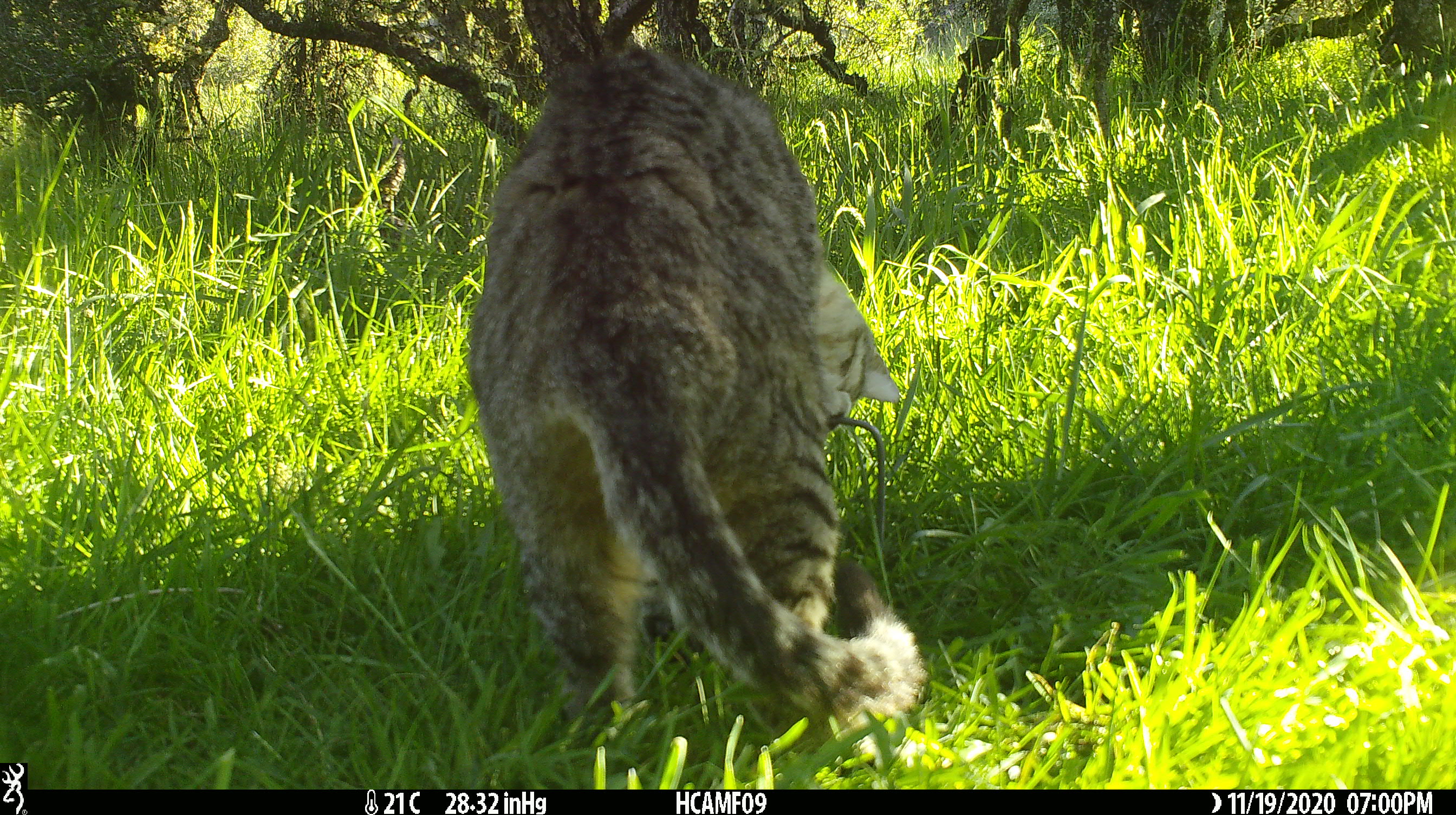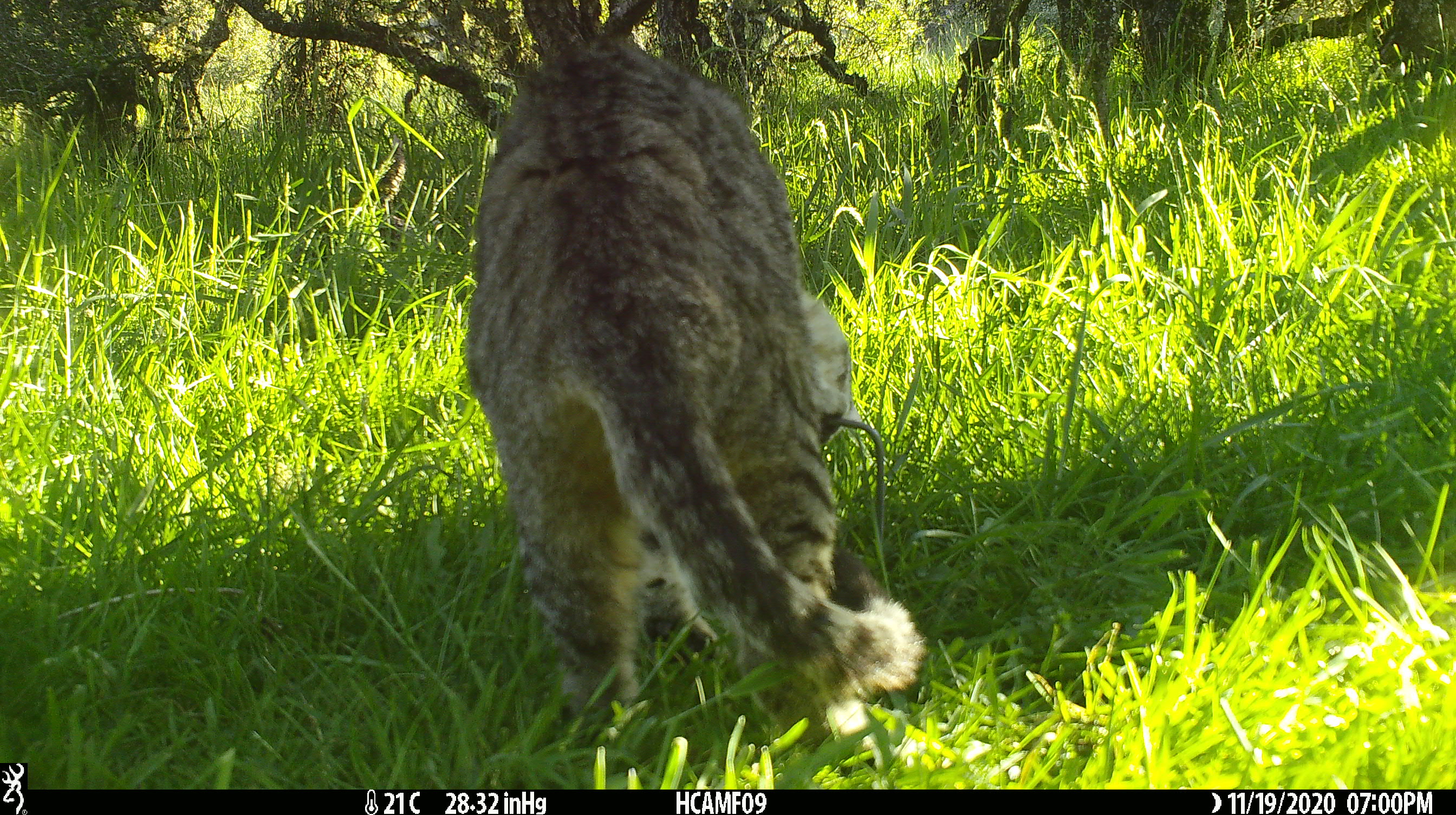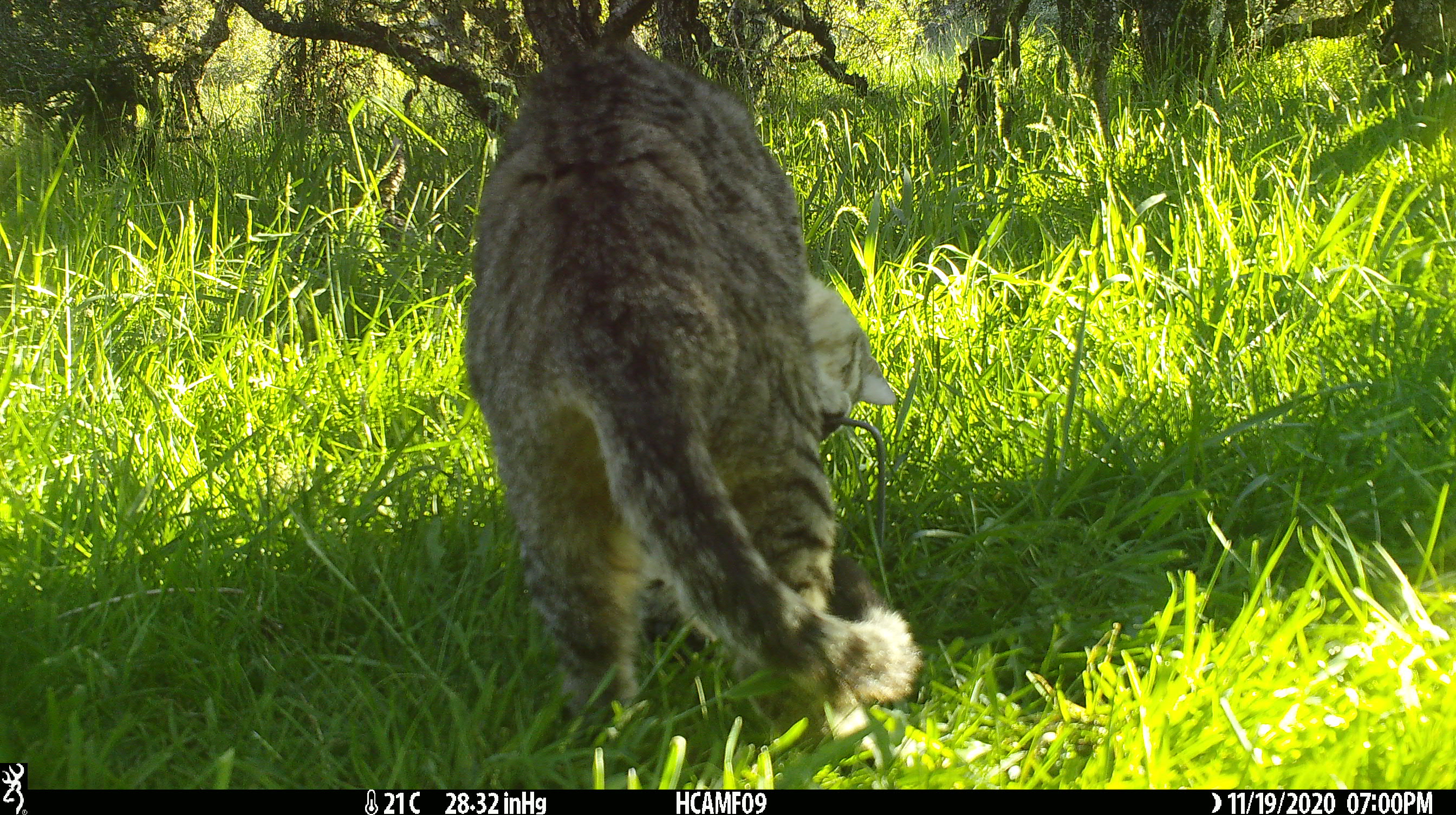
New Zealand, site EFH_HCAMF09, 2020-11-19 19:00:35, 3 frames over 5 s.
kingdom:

◆ ◆ ◆

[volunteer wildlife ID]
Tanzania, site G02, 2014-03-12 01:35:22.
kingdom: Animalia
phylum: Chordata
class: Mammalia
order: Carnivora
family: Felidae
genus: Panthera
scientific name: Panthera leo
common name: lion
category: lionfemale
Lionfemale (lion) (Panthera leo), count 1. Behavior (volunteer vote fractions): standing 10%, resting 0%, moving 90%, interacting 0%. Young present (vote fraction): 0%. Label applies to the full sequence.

◆ ◆ ◆

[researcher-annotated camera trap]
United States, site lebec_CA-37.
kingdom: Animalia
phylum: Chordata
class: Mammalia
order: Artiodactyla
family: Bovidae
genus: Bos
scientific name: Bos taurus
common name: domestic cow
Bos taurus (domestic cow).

◆ ◆ ◆

▶ _The task_
Copy each line from the data that features the string "site".

▶ _Task solution_
New Zealand, site EFH_HCAMF09, 2020-11-19 19:00:35, 3 frames over 5 s.
Tanzania, site G02, 2014-03-12 01:35:22.
United States, site lebec_CA-37.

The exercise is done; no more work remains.